Sure. I'll do that. I'd also like to just note a couple of things. The commissioner did not appear before the Senate committee on Bill S-4. Because of the long delays in getting a commissioner appointed at that time, there was no commissioner, but people from that office were in a position to appear because it had been studied. So the commissioner actually didn't appear on Bill S-4.

In terms of lengthy study, with respect, let's be clear. The committee began a review of this bill in November 2006, and by May of 2007 it released its report.

We got first reading of Bill C-29 in May 2010. A second reading took until October. There were never any hearings held on Bill C-29.

The next bill that was introduced was Bill C-12, which was the second attempt at this bill. It sat at second reading for two years without moving forward. There were no committee hearings held on it.
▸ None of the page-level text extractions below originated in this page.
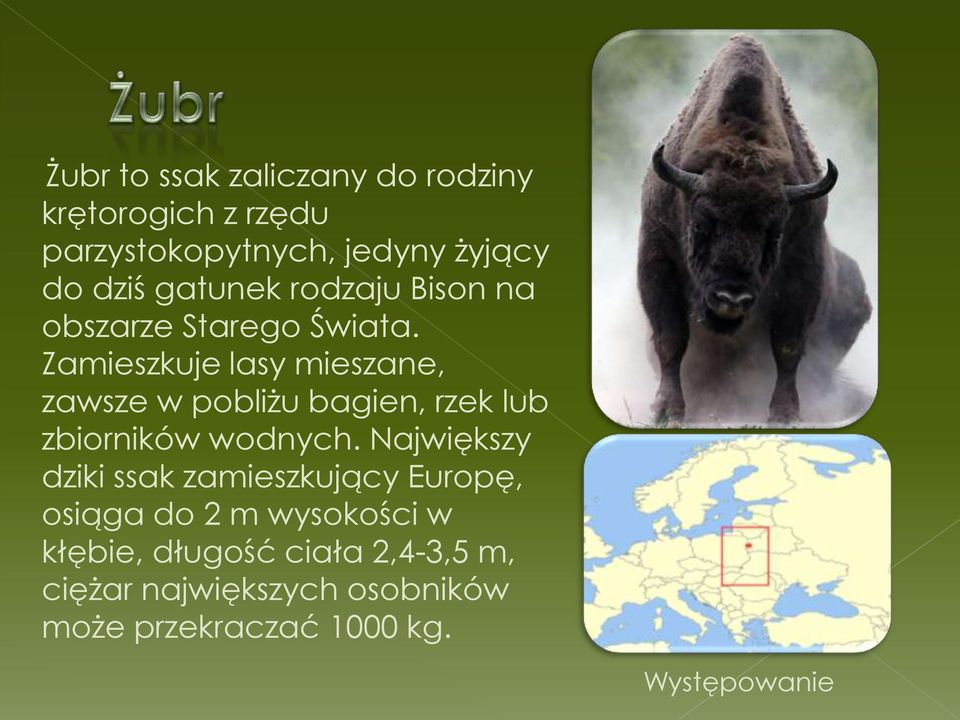 Żubr

Żubr to ssak zaliczany do rodziny krętorogich z rzędu parzystokopytnych, jedyny żyjący do dziś gatunek rodzaju Bison na obszarze Starego Świata. Zamieszkuje lasy mieszane, zawsze w pobliżu bagien, rzek lub zbiorników wodnych. Największy dziki ssak zamieszkujący Europę, osiąga do 2 m wysokości w kłębie, długość ciała 2,4-3,5 m, ciężar największych osobników może przekraczać 1000 kg.

Występowanie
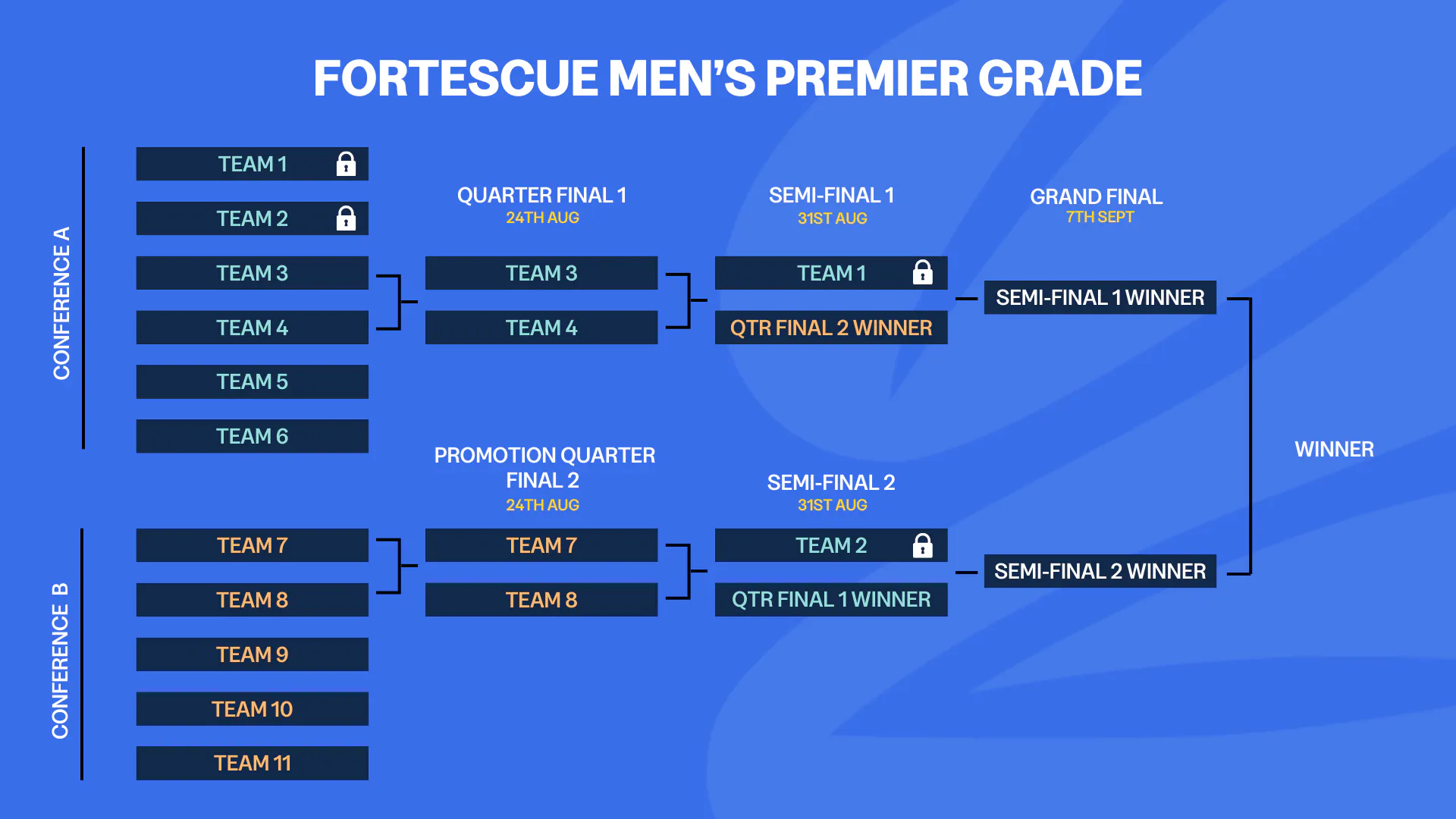 FORTESCUE MEN'S PREMIER GRADE

CONFERENCE A

TEAM 1
TEAM 2
TEAM 3
TEAM 4
TEAM 5
TEAM 6

CONFERENCE B

TEAM 7
TEAM 8
TEAM 9
TEAM 10
TEAM 11

QUARTER FINAL 1
24TH AUG

TEAM 3
TEAM 4

PROMOTION QUARTER FINAL 2
24TH AUG

TEAM 7
TEAM 8

SEMI-FINAL 1
31ST AUG

TEAM 1
QTR FINAL 2 WINNER

SEMI-FINAL 2
31ST AUG

TEAM 2
QTR FINAL 1 WINNER

GRAND FINAL
7TH SEPT

SEMI-FINAL 1 WINNER
SEMI-FINAL 2 WINNER

WINNER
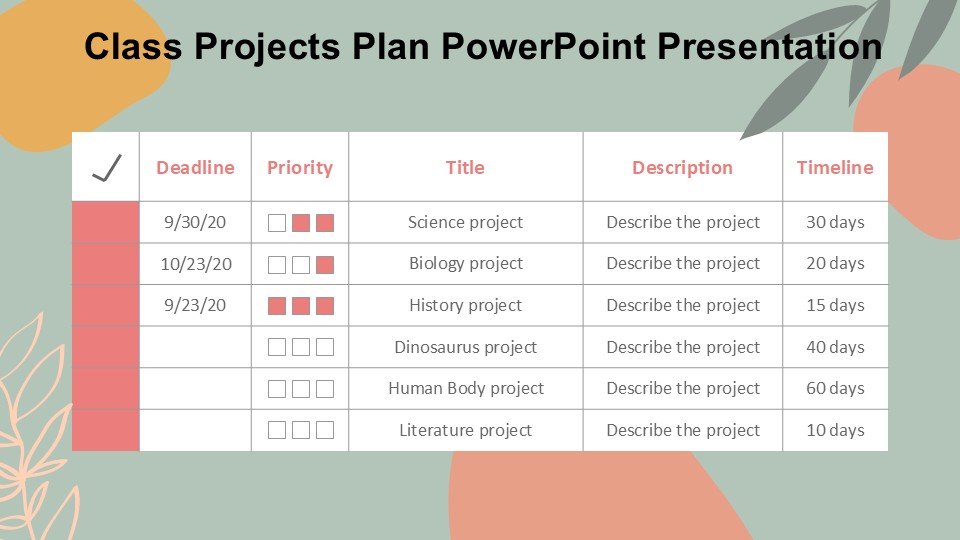 Class Projects Plan PowerPoint Presentation

| ✓ | Deadline | Priority | Title | Description | Timeline |
|---|---|---|---|---|---|
| | 9/30/20 | | Science project | Describe the project | 30 days |
| | 10/23/20 | | Biology project | Describe the project | 20 days |
| | 9/23/20 | | History project | Describe the project | 15 days |
| | | | Dinosaurus project | Describe the project | 40 days |
| | | | Human Body project | Describe the project | 60 days |
| | | | Literature project | Describe the project | 10 days |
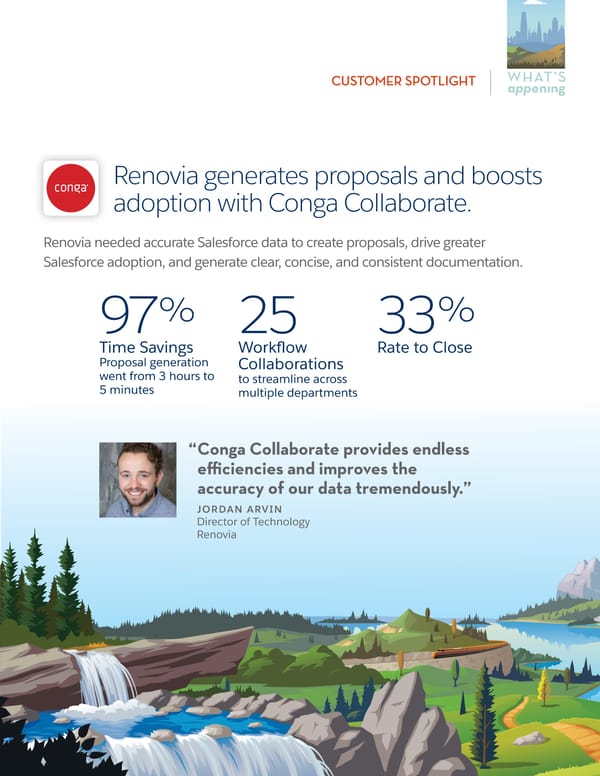 CUSTOMER SPOTLIGHT

WHAT'S appening

conga

Renovia generates proposals and boosts adoption with Conga Collaborate.

Renovia needed accurate Salesforce data to create proposals, drive greater Salesforce adoption, and generate clear, concise, and consistent documentation.

97%
Time Savings
Proposal generation went from 3 hours to 5 minutes

25
Workflow Collaborations
to streamline across multiple departments

33%
Rate to Close

"Conga Collaborate provides endless efficiencies and improves the accuracy of our data tremendously."

JORDAN ARVIN
Director of Technology
Renovia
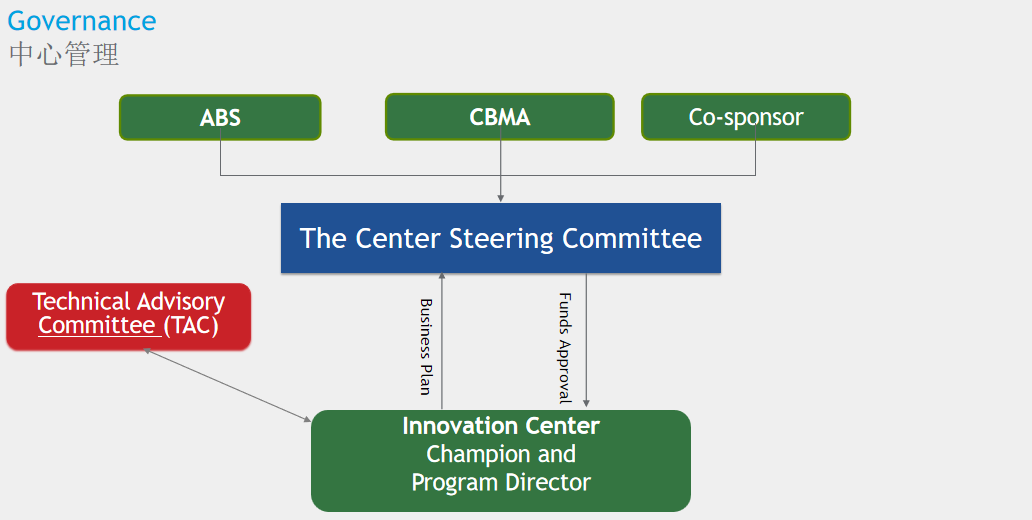 Governance
中心管理

ABS

CBMA

Co-sponsor

The Center Steering Committee

Technical Advisory Committee (TAC)

Business Plan

Funds Approval

Innovation Center
Champion and
Program Director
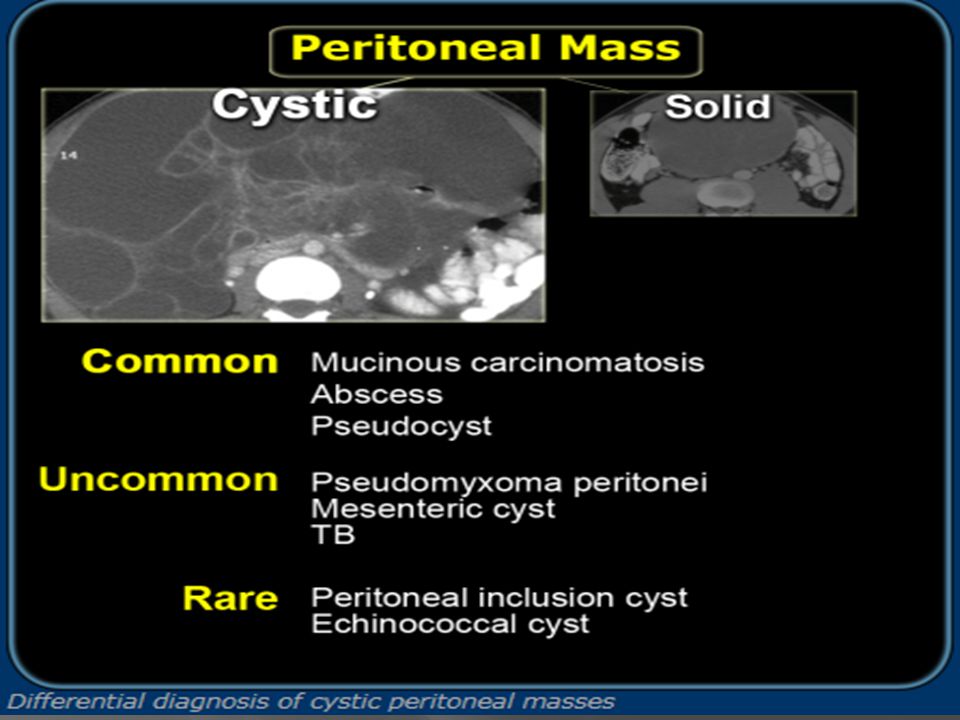 Peritoneal Mass

Cystic

14

Solid

Common
Mucinous carcinomatosis
Abscess
Pseudocyst

Uncommon
Pseudomyxoma peritonei
Mesenteric cyst
TB

Rare
Peritoneal inclusion cyst
Echinococcal cyst

Differential diagnosis of cystic peritoneal masses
We finally now have Bill S-4, on which there were two sets of hearings. Four days were allocated to this piece of legislation within the Senate: one day for the minister to appear; another day for clause-by-clause; two days for hearings. So if we're going to talk to witnesses about not having appeared, frankly, there were very, very few witnesses who had the opportunity to appear at all. This is, with all respect, not a well-studied bill. It is a bill that has now come through three times, and in most instances there has been no study whatsoever. When the Senate had the chance to hear on this bill, there was not even a privacy commissioner in place to deal with it, due to the long delay in finding a new commissioner to replace Commissioner Stoddart and later acting commissioner Chantal Bernier.

With respect to the commissioner's support, yes, I too can cherry-pick particular comments from the Privacy Commissioner about where the commissioner supports the legislation, but I can also note that the commissioner's office has been consistent in saying that it finds it problematic with respect to voluntary disclosure, and yet that hasn't changed, and in identifying a number of other improvements.

So the question is this. Is this a well-studied bill that we ought to get on with? With respect, it is both not well studied and ought to be fixed. Canadians deserve better.

12:10 p.m.

Conservative

The Chair Conservative David Sweet

Go ahead, Mr. Gogolek.

12:10 p.m.

Executive Director, BC Freedom of Information and Privacy Association

Vincent Gogolek

I have another quick point, which is that, as I mentioned at the beginning of my prepared remarks, the government has decided to refer the bill to this committee before second reading. Presumably, that is because it is open to amendments beyond the statement of principles of the bill. I find your remarks a little puzzling in terms of the difficulty that could ensue if amendments were to be made. Presumably, the government and the government House leader would have been aware of those difficulties when they in fact took the unusual step of breaking the normal process of things, and referring Bill S-4 to this committee before second reading.

12:10 p.m.

Conservative

The Chair Conservative David Sweet

Thank you very much, Mr. Gogolek.

We'll move on now to Ms. Nash for eight minutes.